La sentenza d'appello prosegue osservando che la "Monimpex" avrebbe dovuto provare in concreto non solo l'uso da parte sua in Italia ed in particolare nel Friuli della denominazione Tokai per il proprio vino ma l'uso legittimo di esso nonchè circostanza decisiva il diritto all'uso esclusivo del nome sia in forma d'un presunto (e pur discutibile) pre uso. Ma in Italia contrariamente a quanto avvenuto in Ungheria non esiste una norma legislativa che sancisca tale situazione privilegiata per il Tokai ungherese nè ha vigore un trattato internazionale che vincolando l'Italia ad un riconoscimento del genere sia stato recepito nel nostro ordinamento con legge di ratifica. Cosa questa che è avvenuta invece nel caso del vino di Porto al quale la giustizia italiana ha accordato protezione e come contropartita il Portogallo accorda tutela alla denominazione Marsala e Vermut.
La Corte d'Appello osserva che mancando l'illeggittimità dell'uso non si versa in concorrenza sleale nè vi è la possibilità di confusione tra l'ungherese Tokai e l'omonimo friulano sia per le differenti diciture (Tokai Szamorodni) sulle bottiglie ungheresi e solo "Tocai" sotto lo stemma araldico su quelle del barone Economo) sia per la diversità di gradazione di gusto ed altre caratteristiche.
Da qui il rigetto delle richieste della società "Monimpex" e la condanna al pagamento delle spese processuali".
Così concluse Costantini: "là a Conegliano gli studenti di enologia tra i quali ogni anno vi sono rappresentanti friulani possono continuare a scoprire (o riscoprire) tra una fettina di pane e l'altra le buone doti d'un prodotto della loro terra ben certi che il nome che gli si voleva contestare non è arbitrario non fu messo artatamente ma fu imposto al tempo dei nostri bisnonni".

"LA SENTENZA DIMENTICATA"
TOCAI FRIULANO – TOKAJI UNGHERESE

Corte di Cassazione 30 aprile 1962
1659/62
REPUBBLICA ITALIANA
IN NOME DEL POPOLO ITALIANO
LA CORTE DI CASSAZIONE
SEZIONE I CIVILE


Composta dai sigg. Magistrati
VERZI Dott. Giuseppe - Pres. -
ROSSANO " Michele - Cons. -
DI MAIO " Carlo - " -
FRESA " Mario - " -
D'ARMIENTO " Gaetano - " -
IANNUZZI " Angelo - " -
SPAGNOLETTI " Luigi - " -
ha pronunciato la seguente

S E N T E N Z A

sul ricorso proposto dalla

"MONIMPEX" Società ungherese per il commercio estero in persona dei suoi legali rappresentanti Sigg. Aladar Varbelyi e Istavan Kovacs domic. collett.te in Roma Via Nizza 45 presso l'avv. Ferruccio Carboni rappresentata e difesa dall'avv. Carlo Buzzi Langhi in virtù di procura speciale 23.9.1959 per dr. Joszef Katona notaio in Budapest debitamente legalizzata dalla Legazione d'Italia in Budapest con successiva procura speciale 10.4.1962 per dr. Katona notaio in Budapest debitamente legalizzata dalla Legazione d'Italia in Budapest rappresentata e difesa anche dall'avv. Rosario Nicolò ricorrente

contro
ECONOMO Guglielmina ECONOMO Giovanni ECONOMO Cristina in Sellern ECONOMO Gabriella e ECONOMO Carolina tutti dom.ti elett.te in Roma Via Arcione 71 presso l'avv. Giuseppe Montesano li rappresenta e difende in virtù di delega in calce al controricorso e con successiva procura speciale 2.12.1960 per dr. Froglia notaio in Trieste rappresentati e difesi anche dall'avv. Alberto Asquini

controricorrenti
per l'annullamento della sentenza 5/6 - 27/7/1959 della Corte di Appello di Trieste.
◇ ◇ ◇
**Compito da svolgere**
Ritrascrivi fedelmente, dal brano sulla controversia del Tocai, tutto ciò che va da "La sentenza d'appello" giù fino a "Marsala e Vermut.". Il materiale qui riportato è distinto dal brano e va considerato a parte.

**I dati**
◇ ◇ ◇
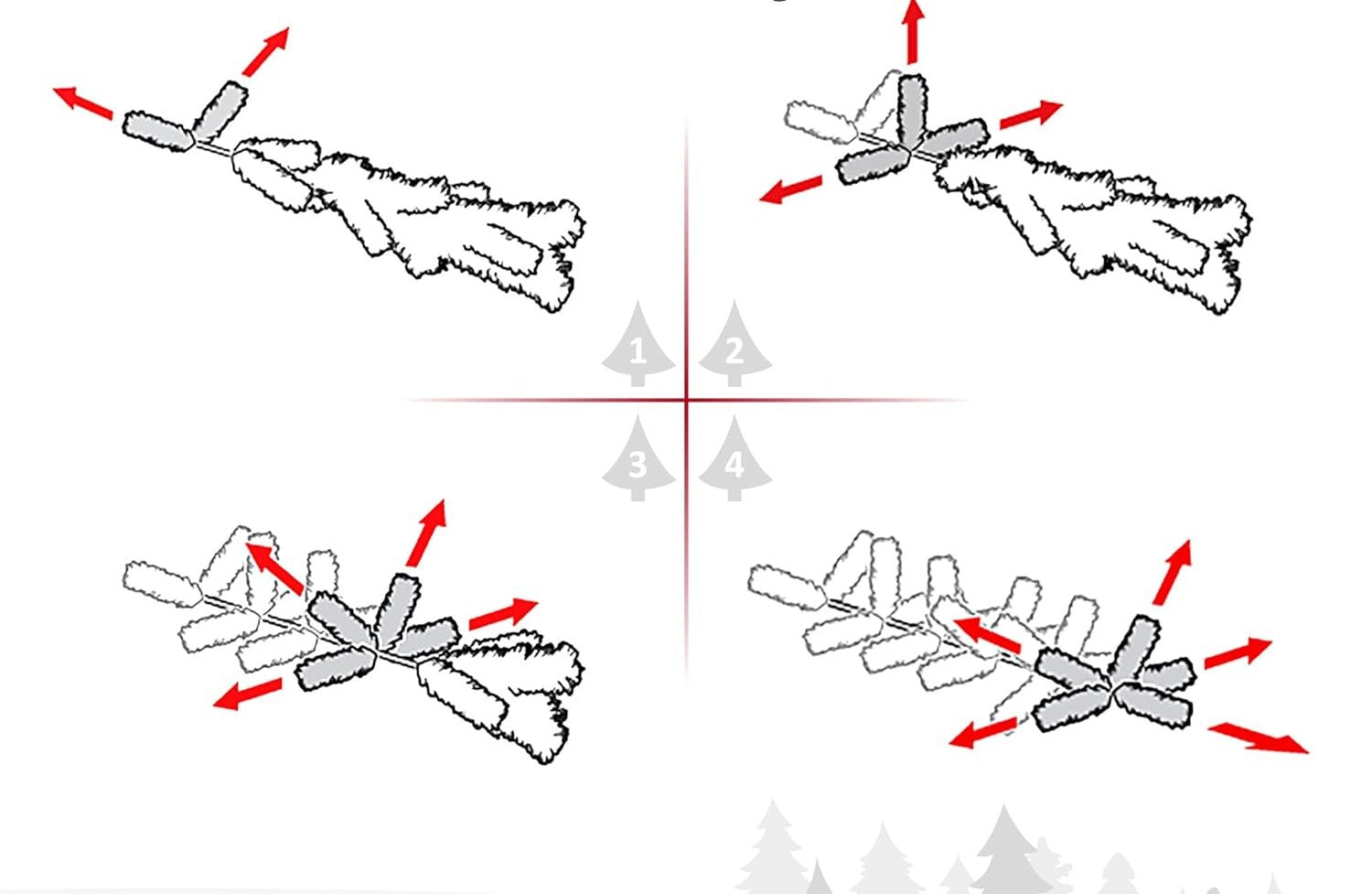 1
2
3
4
◇ ◇ ◇
**Soluzione dell'esercizio**
La sentenza d'appello prosegue osservando che la "Monimpex" avrebbe dovuto provare in concreto non solo l'uso da parte sua in Italia ed in particolare nel Friuli della denominazione Tokai per il proprio vino ma l'uso legittimo di esso nonchè circostanza decisiva il diritto all'uso esclusivo del nome sia in forma d'un presunto (e pur discutibile) pre uso. Ma in Italia contrariamente a quanto avvenuto in Ungheria non esiste una norma legislativa che sancisca tale situazione privilegiata per il Tokai ungherese nè ha vigore un trattato internazionale che vincolando l'Italia ad un riconoscimento del genere sia stato recepito nel nostro ordinamento con legge di ratifica. Cosa questa che è avvenuta invece nel caso del vino di Porto al quale la giustizia italiana ha accordato protezione e come contropartita il Portogallo accorda tutela alla denominazione Marsala e Vermut.